Here's my fallacious proof:
By way of contradiction, suppose there exist $x < y$ in $[0,1]$ such that $f(x) \ge f(y)$. I think I can say by continuity (intermediate value theorem?) that $f(x) \ge f(z)$ whenever $z \in [x,y]$. Now, if for every $z \in (x,y]$ we had that $f$ wasn't differentiable on $(x,z)$, then this would contradict the fact that $f$ is differentiable almost everywhere. Hence, there must exist a $z \in (x,y]$ such that $f$ is differentiable on $(x,z)$. By the mean value theorem, there is a $c \in (x,z)$ such that $f'(c) = \frac{f(z)-f(x)}{z-x} \le 0$, which is a contradiction. Hence, $f$ must be strictly increasing.
As Ryan Unger pointed out in the chatroom, I haven't given a terribly convincing reason why $f$ should be differentiable on any open interval in $[0,1]$, let alone $(x,z)$. So, my question is twofold. First, is the above claim true; is there any way to salvage my proof?

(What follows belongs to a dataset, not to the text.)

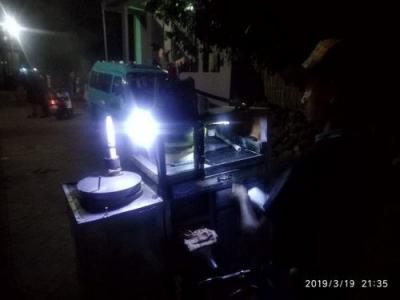 Kue Putu Menangis Bukti Kekuatan Penjual Mengais Rezeki di Malam Hari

My next question is, does there exist a continuous function which is differentiable almost everywhere but the set of points of differentiability contains no intervals? I was thinking maybe the fat cantor set could help...?
EDIT: I should point out that $f$ doesn't have to have the domain and codomain that I gave it; I only specified those because I'm thinking about Thompson's group $F$.
What about $f(x) = 1-\phi(x)$, where $\phi$ is the Cantor function? $\phi$ maps $[0,1]$ onto $[0,1]$, is continuous and non-decreasing, $\phi'(x)$ exists and is equal to $0$ in the complement of the Cantor set (hence a.e.).